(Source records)
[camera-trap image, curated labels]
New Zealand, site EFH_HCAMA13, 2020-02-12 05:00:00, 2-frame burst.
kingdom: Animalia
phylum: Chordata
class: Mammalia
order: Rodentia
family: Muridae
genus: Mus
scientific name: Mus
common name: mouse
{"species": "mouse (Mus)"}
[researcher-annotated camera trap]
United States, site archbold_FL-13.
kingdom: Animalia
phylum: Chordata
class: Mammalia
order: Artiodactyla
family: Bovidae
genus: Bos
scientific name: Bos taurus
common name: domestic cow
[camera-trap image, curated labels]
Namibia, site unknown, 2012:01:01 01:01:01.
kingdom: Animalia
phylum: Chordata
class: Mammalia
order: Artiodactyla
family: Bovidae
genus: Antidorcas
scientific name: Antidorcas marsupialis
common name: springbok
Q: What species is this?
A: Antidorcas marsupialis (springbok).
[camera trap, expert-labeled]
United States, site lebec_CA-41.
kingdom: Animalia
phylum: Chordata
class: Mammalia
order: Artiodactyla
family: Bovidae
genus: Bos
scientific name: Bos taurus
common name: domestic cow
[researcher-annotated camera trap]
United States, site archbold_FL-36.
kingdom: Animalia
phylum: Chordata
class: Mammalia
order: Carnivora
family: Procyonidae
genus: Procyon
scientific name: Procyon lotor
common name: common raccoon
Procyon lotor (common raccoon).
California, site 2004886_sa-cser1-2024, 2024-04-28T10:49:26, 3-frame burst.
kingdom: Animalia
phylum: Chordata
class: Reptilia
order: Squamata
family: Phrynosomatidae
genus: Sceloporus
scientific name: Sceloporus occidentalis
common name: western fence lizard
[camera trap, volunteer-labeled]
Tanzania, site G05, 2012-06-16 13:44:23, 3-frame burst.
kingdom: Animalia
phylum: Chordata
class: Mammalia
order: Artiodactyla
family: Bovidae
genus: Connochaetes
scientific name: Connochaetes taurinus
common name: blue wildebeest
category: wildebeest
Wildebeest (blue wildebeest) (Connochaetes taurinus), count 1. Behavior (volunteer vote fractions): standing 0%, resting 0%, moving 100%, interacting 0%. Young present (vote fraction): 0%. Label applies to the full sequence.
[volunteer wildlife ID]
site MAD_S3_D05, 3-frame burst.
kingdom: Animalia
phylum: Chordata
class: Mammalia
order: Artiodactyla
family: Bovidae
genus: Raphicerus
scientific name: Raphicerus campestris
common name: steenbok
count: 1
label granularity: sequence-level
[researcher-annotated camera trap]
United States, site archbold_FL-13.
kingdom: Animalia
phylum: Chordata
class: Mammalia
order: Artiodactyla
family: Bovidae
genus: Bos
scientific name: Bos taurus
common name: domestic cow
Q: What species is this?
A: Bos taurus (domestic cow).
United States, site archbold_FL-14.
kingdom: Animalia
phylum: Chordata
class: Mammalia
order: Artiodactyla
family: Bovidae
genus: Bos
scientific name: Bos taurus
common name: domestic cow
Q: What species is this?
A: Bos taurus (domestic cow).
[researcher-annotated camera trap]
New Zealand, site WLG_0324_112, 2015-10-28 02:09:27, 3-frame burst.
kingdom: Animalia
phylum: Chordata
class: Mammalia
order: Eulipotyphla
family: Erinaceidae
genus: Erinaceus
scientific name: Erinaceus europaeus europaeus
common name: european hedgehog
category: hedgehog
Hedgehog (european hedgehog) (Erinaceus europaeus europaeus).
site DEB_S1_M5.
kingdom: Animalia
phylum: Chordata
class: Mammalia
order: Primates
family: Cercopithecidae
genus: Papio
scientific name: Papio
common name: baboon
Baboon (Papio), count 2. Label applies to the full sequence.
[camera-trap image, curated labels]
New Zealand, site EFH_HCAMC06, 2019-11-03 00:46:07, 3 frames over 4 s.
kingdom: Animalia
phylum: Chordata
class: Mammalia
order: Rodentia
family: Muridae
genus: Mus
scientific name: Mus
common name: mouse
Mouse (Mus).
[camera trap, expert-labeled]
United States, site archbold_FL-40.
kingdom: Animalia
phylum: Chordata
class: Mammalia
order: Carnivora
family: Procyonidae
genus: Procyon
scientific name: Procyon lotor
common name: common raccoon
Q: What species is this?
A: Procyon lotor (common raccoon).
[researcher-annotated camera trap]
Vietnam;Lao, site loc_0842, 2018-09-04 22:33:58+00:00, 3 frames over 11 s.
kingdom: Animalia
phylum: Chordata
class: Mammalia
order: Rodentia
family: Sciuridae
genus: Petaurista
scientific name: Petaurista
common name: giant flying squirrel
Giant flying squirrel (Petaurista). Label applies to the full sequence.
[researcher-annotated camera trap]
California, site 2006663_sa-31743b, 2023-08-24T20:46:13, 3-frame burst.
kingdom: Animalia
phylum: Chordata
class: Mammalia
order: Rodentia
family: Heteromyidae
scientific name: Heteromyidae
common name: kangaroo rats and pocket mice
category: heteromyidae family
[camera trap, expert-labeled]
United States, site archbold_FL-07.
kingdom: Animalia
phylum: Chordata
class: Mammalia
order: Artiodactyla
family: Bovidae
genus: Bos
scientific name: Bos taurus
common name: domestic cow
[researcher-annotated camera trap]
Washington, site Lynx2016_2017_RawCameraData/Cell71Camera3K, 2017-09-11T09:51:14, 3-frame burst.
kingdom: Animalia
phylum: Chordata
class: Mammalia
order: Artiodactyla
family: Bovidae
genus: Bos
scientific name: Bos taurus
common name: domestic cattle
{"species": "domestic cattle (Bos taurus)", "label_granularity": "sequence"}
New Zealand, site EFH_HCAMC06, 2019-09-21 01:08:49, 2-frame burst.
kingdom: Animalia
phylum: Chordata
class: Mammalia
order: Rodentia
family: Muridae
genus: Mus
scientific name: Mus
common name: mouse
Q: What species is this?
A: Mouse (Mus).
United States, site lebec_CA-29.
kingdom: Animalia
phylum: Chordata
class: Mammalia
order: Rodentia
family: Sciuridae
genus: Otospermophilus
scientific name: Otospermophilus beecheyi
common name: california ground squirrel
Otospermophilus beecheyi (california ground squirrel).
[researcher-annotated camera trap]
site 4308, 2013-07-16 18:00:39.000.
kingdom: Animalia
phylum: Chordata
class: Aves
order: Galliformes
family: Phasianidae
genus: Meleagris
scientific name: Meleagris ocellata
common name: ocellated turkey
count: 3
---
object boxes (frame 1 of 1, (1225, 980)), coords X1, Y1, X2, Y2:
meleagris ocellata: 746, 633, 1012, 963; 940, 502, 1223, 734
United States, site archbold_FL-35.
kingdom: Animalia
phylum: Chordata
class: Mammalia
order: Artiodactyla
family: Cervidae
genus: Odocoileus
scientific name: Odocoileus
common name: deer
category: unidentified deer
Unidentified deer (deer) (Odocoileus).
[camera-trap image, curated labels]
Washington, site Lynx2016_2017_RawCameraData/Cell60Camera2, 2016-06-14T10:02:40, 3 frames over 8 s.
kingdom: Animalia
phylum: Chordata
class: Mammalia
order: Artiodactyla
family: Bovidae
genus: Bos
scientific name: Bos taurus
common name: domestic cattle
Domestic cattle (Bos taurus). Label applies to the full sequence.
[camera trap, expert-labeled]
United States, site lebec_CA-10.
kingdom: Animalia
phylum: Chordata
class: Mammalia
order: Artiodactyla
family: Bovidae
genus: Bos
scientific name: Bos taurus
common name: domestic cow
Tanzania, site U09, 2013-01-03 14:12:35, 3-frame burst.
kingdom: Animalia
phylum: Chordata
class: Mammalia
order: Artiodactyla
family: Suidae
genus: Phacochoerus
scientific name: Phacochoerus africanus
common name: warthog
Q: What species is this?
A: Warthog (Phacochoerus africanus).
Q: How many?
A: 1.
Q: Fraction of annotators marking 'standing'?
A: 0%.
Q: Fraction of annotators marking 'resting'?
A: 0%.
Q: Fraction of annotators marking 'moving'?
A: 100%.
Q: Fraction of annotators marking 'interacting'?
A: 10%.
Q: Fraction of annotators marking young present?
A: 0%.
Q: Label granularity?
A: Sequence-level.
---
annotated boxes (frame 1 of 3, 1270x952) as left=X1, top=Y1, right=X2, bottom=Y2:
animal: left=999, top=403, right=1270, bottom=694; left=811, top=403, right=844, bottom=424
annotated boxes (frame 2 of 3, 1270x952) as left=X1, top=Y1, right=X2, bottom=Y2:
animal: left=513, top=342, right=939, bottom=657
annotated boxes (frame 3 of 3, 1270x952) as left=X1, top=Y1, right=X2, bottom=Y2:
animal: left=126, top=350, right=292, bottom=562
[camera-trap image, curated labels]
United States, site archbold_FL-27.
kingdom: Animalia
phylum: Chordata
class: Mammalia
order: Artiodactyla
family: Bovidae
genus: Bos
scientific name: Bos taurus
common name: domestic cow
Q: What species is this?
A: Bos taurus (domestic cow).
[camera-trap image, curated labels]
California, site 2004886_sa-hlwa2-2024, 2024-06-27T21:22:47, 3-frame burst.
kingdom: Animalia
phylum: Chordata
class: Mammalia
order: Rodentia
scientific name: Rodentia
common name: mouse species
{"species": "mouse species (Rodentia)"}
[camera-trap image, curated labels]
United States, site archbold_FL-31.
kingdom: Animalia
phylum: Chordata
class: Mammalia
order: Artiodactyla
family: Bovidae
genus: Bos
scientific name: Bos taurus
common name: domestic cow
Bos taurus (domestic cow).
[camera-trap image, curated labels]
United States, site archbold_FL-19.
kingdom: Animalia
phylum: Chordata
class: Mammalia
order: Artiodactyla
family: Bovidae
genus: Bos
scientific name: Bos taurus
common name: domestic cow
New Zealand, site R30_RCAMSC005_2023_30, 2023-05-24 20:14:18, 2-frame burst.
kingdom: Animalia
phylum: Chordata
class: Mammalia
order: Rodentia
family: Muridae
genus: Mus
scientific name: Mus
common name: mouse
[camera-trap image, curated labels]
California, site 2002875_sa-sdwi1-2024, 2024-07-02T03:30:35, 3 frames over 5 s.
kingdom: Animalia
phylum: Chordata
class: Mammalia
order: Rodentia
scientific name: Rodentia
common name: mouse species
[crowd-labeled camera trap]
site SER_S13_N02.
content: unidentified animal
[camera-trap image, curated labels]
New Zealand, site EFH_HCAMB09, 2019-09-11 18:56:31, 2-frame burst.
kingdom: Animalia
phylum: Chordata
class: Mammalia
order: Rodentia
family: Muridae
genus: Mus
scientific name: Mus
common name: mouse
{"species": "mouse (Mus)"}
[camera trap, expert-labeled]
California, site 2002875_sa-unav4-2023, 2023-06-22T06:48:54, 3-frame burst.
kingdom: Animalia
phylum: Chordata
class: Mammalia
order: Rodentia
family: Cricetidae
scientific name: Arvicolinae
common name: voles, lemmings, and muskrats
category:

WHAT IS EXPECTED: Print the lines above, unchanged, from the start of the records to the line with "A: Antidorcas marsupialis (springbok).", including that final line.

OUTPUT BELOW:
[camera-trap image, curated labels]
New Zealand, site EFH_HCAMA13, 2020-02-12 05:00:00, 2-frame burst.
kingdom: Animalia
phylum: Chordata
class: Mammalia
order: Rodentia
family: Muridae
genus: Mus
scientific name: Mus
common name: mouse
{"species": "mouse (Mus)"}
[researcher-annotated camera trap]
United States, site archbold_FL-13.
kingdom: Animalia
phylum: Chordata
class: Mammalia
order: Artiodactyla
family: Bovidae
genus: Bos
scientific name: Bos taurus
common name: domestic cow
[camera-trap image, curated labels]
Namibia, site unknown, 2012:01:01 01:01:01.
kingdom: Animalia
phylum: Chordata
class: Mammalia
order: Artiodactyla
family: Bovidae
genus: Antidorcas
scientific name: Antidorcas marsupialis
common name: springbok
Q: What species is this?
A: Antidorcas marsupialis (springbok).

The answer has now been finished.